The Atari Video Computer System (later called the Atari 2600) is an interesting machine. For one thing, while not the first in its category, it is the machine that popularized the concept of a home videogame console using interchangeable cartridges.
But it had one interesting point of contrast to videogame consoles of today, or even to how graphic interfaces in general are developed today. One that sounded absurd even at that time, and that is difficult to explain today: it had no frame buffer. Instead, it relied on a line buffer.
In practice, this means that instead of drawing anything to a virtual, in-memory screen that would later be displayed on a TV set, Atari games had to draw their content to the screen pretty much as the cathode rays are displaying it on the TV set, one line at a time. The processor's clock cycles are thus directly tied to the speed the TV screen is drawn.
With that race against an electron beam, and an extremely limited 128 bytes of memory, creating an Atari game during its time was nothing short of a work of creative genius.
Since reading about the Atari's limitations, and (maybe especially) after reading the book Racing the Beam by Nick Montfort and Ian Bogost (check a review here), creating an Atari VCS game has been in my development bucket list.
This concept is nothing new. A homebrew scene for the Atari 2600 has existed for a while; it's also a popular platform for demakes such as Halo 2600.
Many tools for developing Atari games already exist. I knew of compilers like dasm and emulators like Stella, and had dabbled on writing some simple assembly for it (or modifying existing code), but haven't done much more than that.

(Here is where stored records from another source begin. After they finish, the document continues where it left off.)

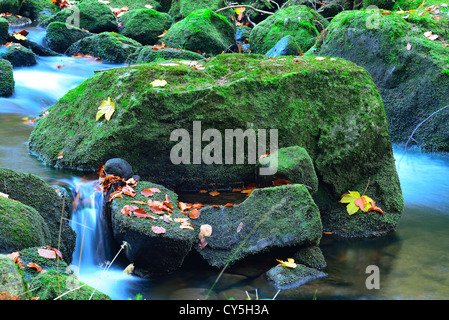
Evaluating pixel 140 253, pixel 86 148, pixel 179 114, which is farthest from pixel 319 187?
pixel 86 148

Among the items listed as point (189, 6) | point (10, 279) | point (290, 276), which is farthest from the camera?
point (189, 6)

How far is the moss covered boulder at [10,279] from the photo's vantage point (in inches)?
91.0

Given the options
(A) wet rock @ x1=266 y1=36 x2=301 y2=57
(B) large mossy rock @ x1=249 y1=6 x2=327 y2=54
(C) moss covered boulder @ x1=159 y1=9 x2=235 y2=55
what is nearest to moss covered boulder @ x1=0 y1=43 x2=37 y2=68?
(C) moss covered boulder @ x1=159 y1=9 x2=235 y2=55

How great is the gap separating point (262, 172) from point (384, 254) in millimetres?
1493

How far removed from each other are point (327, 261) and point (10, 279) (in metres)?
2.84

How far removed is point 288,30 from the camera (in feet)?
34.2

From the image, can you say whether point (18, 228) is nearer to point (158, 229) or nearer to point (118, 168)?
point (158, 229)

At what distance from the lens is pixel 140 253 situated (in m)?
3.63

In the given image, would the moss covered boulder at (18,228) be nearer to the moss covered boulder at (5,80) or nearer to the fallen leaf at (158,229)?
the fallen leaf at (158,229)

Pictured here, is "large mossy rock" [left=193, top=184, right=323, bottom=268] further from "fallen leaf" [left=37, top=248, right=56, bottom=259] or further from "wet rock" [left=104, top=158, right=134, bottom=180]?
"fallen leaf" [left=37, top=248, right=56, bottom=259]

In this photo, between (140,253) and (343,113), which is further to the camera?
(343,113)

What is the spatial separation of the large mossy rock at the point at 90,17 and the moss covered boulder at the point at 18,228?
10708 millimetres

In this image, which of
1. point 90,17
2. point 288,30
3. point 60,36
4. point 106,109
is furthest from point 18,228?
point 90,17

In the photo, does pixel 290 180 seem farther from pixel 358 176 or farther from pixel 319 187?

However, after seeing 8bitworkshop's web-based Atari 2600 development IDE, this itch to create an Atari game only intensified. I dreamed of a modern Atari development IDE; one that could provide all the features I've learned to expect from other programming languages (like auto-completion, error checking, easy navigation, etc), all allied to the easiness of seeing something updating in real time, as the code is modified.
When working in personal projects, I tend to frequently over-adopt new goals; this scene comes to mind. So, to pursue my goal of developing an Atari game, I decided to first create a Visual Studio Code extension that provided all the modern development features I wanted. This is that extension. I also had to port the original dasm to JavaScript using emscripten, and this is what this extension is heavily based on.